**Brief**
Every line in the listing is to be echoed verbatim.

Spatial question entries
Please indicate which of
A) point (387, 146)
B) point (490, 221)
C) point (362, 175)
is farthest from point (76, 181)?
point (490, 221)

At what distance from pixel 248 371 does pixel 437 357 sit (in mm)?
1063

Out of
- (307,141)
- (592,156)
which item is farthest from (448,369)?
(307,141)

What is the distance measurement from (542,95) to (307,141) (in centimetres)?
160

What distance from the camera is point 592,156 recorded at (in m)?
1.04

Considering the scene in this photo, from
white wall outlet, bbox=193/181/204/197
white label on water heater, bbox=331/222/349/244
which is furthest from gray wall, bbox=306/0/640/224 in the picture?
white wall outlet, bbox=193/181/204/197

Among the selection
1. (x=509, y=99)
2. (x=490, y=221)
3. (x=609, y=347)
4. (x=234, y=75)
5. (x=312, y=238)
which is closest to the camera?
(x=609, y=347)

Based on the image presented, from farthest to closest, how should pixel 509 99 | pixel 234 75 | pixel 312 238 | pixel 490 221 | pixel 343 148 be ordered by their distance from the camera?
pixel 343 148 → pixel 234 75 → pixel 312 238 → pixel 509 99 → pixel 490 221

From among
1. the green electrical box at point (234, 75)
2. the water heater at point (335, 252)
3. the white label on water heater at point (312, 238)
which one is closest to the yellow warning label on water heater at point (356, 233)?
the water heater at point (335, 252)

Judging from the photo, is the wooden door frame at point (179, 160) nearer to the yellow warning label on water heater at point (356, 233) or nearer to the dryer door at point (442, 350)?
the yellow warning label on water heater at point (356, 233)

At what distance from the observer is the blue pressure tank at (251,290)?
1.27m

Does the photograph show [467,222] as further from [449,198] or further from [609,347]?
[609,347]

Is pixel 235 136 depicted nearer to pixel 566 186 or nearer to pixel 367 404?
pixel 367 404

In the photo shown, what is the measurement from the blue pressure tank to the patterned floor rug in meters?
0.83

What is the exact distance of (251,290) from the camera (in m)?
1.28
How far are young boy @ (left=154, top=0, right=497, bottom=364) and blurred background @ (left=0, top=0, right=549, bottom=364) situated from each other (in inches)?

**Output for this exercise**
Please indicate which of
A) point (387, 146)
B) point (490, 221)
C) point (362, 175)
is farthest from point (76, 181)?
point (490, 221)

At what distance from pixel 248 371 does pixel 437 357 sit (in mm)?
1063

Out of
- (307,141)
- (592,156)
which item is farthest from (448,369)?
(307,141)

What is the distance measurement from (542,95) to (307,141) (in centimetres)?
160

What distance from the camera is point 592,156 recorded at (in m)?
1.04

Considering the scene in this photo, from
white wall outlet, bbox=193/181/204/197
white label on water heater, bbox=331/222/349/244
which is furthest from gray wall, bbox=306/0/640/224 in the picture?
white wall outlet, bbox=193/181/204/197

Among the selection
1. (x=509, y=99)
2. (x=490, y=221)
3. (x=609, y=347)
4. (x=234, y=75)
5. (x=312, y=238)
which is closest to the camera?
(x=609, y=347)

Based on the image presented, from farthest to closest, how should pixel 509 99 | pixel 234 75 | pixel 312 238 | pixel 490 221 | pixel 343 148 be ordered by their distance from the camera?
pixel 343 148 → pixel 234 75 → pixel 312 238 → pixel 509 99 → pixel 490 221

From among
1. the green electrical box at point (234, 75)
2. the water heater at point (335, 252)
3. the white label on water heater at point (312, 238)
which one is closest to the yellow warning label on water heater at point (356, 233)?
the water heater at point (335, 252)

Judging from the photo, is the wooden door frame at point (179, 160) nearer to the yellow warning label on water heater at point (356, 233) or nearer to the dryer door at point (442, 350)?
the yellow warning label on water heater at point (356, 233)

At what distance from the observer is the blue pressure tank at (251,290)?
1.27m

Does the photograph show [467,222] as further from [449,198] or further from [609,347]?
[609,347]

Is pixel 235 136 depicted nearer to pixel 566 186 or nearer to pixel 367 404?
pixel 367 404

In the photo shown, what is the measurement from the blue pressure tank to the patterned floor rug in meters?
0.83

What is the exact distance of (251,290) from the camera (in m)?
1.28
How far are young boy @ (left=154, top=0, right=497, bottom=364) and blurred background @ (left=0, top=0, right=549, bottom=364) situated from each other (in inches)?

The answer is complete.